### WRITTEN INSTRUCTION
Find the line that contains "Looking at bush"; then retype it and each line after it, exactly, through the final line of the data below.

====== SUPPLIED DATA

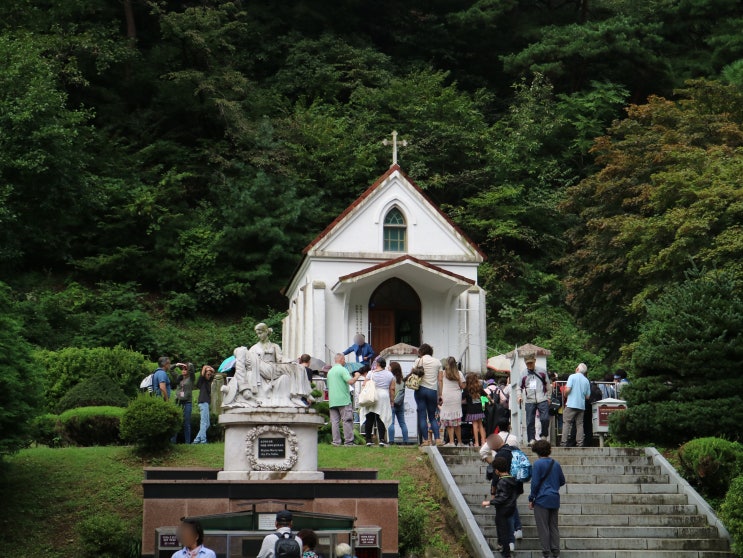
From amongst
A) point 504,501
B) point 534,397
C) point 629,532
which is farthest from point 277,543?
point 534,397

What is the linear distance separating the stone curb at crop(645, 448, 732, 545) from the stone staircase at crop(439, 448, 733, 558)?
0.05m

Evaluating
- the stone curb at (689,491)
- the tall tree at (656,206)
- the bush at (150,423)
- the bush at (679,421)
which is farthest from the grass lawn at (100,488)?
the tall tree at (656,206)

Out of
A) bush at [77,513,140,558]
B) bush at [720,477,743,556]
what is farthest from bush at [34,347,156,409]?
bush at [720,477,743,556]

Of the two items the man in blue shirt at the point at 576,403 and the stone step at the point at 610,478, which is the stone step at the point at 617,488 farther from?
the man in blue shirt at the point at 576,403

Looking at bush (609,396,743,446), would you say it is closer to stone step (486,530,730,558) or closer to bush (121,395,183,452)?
stone step (486,530,730,558)

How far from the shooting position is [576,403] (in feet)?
71.1

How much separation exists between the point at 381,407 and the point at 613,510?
5022mm

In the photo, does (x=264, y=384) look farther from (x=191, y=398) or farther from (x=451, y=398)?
(x=191, y=398)

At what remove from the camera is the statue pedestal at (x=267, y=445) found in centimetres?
1630

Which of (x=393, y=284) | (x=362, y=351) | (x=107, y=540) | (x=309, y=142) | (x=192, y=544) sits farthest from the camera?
(x=309, y=142)

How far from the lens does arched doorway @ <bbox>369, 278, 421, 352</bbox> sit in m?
34.0

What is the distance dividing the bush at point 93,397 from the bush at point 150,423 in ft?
14.2

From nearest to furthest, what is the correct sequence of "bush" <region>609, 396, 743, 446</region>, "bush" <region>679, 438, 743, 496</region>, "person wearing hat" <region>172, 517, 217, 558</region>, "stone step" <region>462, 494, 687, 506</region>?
"person wearing hat" <region>172, 517, 217, 558</region>, "stone step" <region>462, 494, 687, 506</region>, "bush" <region>679, 438, 743, 496</region>, "bush" <region>609, 396, 743, 446</region>

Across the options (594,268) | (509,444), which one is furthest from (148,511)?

============

### COMPLETE ANSWER
Looking at bush (609,396,743,446), would you say it is closer to stone step (486,530,730,558) or closer to bush (121,395,183,452)?
stone step (486,530,730,558)

How far from the shooting position is [576,403] (in feet)?
71.1

How much separation exists between the point at 381,407 and the point at 613,510?
5022mm

In the photo, does (x=264, y=384) look farther from (x=191, y=398) or farther from (x=451, y=398)?
(x=191, y=398)

At what remove from the camera is the statue pedestal at (x=267, y=445) found in centimetres?
1630

Which of (x=393, y=284) | (x=362, y=351) | (x=107, y=540) | (x=309, y=142) | (x=192, y=544) sits farthest from the camera?
(x=309, y=142)

How far from the lens does arched doorway @ <bbox>369, 278, 421, 352</bbox> sit in m?
34.0

What is the distance dividing the bush at point 93,397 from the bush at point 150,423 in ft?
14.2

From nearest to furthest, what is the correct sequence of "bush" <region>609, 396, 743, 446</region>, "bush" <region>679, 438, 743, 496</region>, "person wearing hat" <region>172, 517, 217, 558</region>, "stone step" <region>462, 494, 687, 506</region>?
"person wearing hat" <region>172, 517, 217, 558</region>, "stone step" <region>462, 494, 687, 506</region>, "bush" <region>679, 438, 743, 496</region>, "bush" <region>609, 396, 743, 446</region>

Across the options (594,268) | (509,444), which one is furthest from (148,511)?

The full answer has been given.